# Cobia platform



## zulubravo34 (Dec 23, 2010)

Looking to buy a cobia/shallow water spotting platform, I do not want to have to pay that much... Doesn't have to be perfect, just something to get me off the water w/one rod holder


----------



## MrFish (Aug 21, 2009)

Here ya go!


----------



## zulubravo34 (Dec 23, 2010)

Ha! Thanks, but I've tried that... And in rough seas on my sea pro... Well let's just say I'm glad I'm a strong swimmer and can hold my breath


----------



## sniperpeeps (Mar 5, 2011)

That's the best platform I have seen:thumbup:


----------



## MrFish (Aug 21, 2009)

sniperpeeps said:


> That's the best platform I have seen:thumbup:


It was a thread from last cobia season. Do a search for "Caption Contest". 

Back to the OP, do you have a t-top on there right now?


----------



## johnboatjosh (May 19, 2008)

*here's mine*

Here is a casting/spotting platform I recently had fabbed by Blue Coral in Pcola. It works well and looks pretty nice in my opinion.


----------



## zulubravo34 (Dec 23, 2010)

No t-top, and that's a great bow mount! Exactly what I want!
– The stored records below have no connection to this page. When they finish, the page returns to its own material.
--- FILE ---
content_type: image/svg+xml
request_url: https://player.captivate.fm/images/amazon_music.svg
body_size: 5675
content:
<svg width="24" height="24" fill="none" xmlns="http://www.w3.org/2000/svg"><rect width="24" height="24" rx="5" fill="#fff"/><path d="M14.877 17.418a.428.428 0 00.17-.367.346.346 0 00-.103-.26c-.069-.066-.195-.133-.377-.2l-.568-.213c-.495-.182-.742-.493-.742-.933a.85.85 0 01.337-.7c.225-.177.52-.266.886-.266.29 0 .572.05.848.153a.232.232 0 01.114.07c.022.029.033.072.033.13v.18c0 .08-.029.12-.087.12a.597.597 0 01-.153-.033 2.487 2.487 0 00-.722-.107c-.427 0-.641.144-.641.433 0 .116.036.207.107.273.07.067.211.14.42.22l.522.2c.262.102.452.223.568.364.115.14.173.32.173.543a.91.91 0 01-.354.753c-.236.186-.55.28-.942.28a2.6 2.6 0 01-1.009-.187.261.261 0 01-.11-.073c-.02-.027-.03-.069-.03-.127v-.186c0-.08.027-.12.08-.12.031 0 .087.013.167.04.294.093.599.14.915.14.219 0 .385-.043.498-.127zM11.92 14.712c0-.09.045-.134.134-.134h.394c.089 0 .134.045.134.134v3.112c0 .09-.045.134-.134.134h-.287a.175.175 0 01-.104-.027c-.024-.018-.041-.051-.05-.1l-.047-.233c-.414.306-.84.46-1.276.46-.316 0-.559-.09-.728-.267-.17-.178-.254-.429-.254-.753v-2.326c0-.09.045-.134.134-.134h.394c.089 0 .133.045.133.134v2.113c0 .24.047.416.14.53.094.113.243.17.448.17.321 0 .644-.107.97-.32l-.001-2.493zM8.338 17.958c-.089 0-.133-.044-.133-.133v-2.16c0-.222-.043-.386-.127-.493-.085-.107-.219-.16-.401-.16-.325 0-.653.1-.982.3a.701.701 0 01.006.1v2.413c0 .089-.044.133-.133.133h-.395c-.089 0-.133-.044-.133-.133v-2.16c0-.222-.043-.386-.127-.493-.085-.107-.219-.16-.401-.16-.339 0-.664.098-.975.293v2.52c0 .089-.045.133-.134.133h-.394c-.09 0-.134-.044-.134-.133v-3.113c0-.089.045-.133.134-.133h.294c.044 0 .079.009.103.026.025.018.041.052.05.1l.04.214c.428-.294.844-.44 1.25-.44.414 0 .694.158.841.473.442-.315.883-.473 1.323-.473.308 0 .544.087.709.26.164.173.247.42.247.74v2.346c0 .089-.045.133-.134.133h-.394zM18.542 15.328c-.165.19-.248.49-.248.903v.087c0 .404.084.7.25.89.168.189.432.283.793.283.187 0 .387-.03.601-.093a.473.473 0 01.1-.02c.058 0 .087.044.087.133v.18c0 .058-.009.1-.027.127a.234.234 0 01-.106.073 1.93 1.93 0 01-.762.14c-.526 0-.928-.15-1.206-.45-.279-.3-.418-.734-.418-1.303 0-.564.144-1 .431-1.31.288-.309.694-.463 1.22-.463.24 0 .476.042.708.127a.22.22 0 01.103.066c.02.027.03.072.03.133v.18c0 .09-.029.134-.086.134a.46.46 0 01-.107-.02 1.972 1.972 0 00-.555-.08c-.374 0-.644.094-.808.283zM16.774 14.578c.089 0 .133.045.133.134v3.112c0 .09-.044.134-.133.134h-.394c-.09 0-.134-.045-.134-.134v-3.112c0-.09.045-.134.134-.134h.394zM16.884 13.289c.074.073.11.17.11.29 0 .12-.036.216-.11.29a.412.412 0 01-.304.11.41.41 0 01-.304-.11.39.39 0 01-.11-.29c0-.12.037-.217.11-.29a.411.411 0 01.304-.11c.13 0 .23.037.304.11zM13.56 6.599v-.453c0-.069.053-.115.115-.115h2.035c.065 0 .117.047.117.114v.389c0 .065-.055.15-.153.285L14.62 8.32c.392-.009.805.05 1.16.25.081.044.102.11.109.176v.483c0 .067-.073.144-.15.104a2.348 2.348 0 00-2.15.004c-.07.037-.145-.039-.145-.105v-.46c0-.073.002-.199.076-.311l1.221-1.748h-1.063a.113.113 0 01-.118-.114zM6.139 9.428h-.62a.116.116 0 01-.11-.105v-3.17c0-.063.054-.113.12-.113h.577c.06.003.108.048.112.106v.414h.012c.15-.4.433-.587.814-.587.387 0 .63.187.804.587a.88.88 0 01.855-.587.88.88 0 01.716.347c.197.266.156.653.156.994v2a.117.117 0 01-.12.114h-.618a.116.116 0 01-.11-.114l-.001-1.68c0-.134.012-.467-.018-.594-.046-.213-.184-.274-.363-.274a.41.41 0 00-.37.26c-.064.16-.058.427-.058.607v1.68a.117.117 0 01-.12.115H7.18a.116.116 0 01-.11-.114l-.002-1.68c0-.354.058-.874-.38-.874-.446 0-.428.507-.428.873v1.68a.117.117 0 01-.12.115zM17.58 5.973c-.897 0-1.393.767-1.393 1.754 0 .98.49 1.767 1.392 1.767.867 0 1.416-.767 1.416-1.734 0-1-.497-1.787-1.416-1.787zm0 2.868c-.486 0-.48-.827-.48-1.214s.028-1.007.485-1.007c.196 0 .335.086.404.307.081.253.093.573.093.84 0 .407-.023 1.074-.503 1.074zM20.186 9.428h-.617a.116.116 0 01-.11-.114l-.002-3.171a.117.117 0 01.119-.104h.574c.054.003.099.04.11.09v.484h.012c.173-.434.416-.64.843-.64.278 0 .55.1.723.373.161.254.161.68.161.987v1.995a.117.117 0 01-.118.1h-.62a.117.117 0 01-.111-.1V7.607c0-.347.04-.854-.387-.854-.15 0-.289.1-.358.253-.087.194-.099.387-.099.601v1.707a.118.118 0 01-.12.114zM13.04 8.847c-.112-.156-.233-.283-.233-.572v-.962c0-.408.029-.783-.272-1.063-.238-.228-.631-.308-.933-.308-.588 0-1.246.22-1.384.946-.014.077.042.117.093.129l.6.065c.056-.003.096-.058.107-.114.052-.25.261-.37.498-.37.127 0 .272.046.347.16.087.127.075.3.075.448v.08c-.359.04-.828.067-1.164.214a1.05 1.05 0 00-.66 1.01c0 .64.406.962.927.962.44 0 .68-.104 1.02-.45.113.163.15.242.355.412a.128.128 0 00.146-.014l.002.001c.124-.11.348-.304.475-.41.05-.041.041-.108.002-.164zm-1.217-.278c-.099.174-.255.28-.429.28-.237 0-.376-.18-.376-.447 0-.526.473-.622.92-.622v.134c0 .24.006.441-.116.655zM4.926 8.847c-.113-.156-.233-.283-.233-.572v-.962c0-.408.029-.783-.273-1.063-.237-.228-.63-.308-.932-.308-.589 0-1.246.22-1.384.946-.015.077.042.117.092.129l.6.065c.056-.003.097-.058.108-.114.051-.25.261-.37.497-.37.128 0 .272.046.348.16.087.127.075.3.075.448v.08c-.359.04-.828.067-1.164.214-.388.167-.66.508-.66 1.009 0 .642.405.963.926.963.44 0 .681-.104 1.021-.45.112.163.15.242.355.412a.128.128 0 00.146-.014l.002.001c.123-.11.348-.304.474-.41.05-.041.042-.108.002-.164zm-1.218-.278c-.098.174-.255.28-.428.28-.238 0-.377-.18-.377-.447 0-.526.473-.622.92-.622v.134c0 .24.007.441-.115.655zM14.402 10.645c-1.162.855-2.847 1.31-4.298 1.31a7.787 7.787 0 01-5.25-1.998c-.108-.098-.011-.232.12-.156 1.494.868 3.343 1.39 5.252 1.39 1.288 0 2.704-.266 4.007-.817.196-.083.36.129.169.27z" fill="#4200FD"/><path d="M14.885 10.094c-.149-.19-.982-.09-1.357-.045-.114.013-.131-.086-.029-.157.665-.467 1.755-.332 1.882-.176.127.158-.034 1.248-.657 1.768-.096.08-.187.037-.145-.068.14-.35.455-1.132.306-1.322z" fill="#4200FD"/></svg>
But probably way to expensive


----------



## PCDAVE (Apr 25, 2010)

johnboatjosh said:


> Here is a casting/spotting platform I recently had fabbed by Blue Coral in Pcola. It works well and looks pretty nice in my opinion.


I'm interested in having one of these built. I know this is better than trying to spot one from the boat deck but has anyone used this type platform and caught cobia? Is this attached to the deck at the legs or just the turnbuckle holding it down?


----------



## Breeze Fabricators (Oct 2, 2007)

*Casting platform*

We make them similar to the one shown. We install a stainless flushmount fuel fill 
with two screw in lids o rcaps. One is drilled with a large stainless eye bolt to attach the casting platform to.The other is smooth on top so when you remove the platform the deck is still smooth.


----------



## Breeze Fabricators (Oct 2, 2007)

*Folder*








This is what I have on my home computer. This tower attaches to the rear of a standard casting platform and folds for transport or storage,low bridges ect.


----------